Retype every line of the listing below word for word, leaving out the pictures.

═══

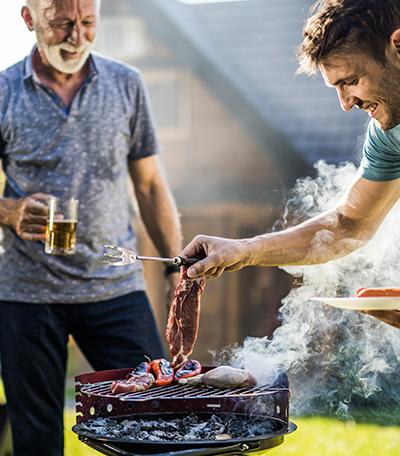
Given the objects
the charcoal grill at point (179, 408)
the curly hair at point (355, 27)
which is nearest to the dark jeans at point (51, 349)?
the charcoal grill at point (179, 408)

═══

* [RESULT FOR THIS TASK]:
Given the objects
the charcoal grill at point (179, 408)
the curly hair at point (355, 27)
which is nearest to the dark jeans at point (51, 349)?
the charcoal grill at point (179, 408)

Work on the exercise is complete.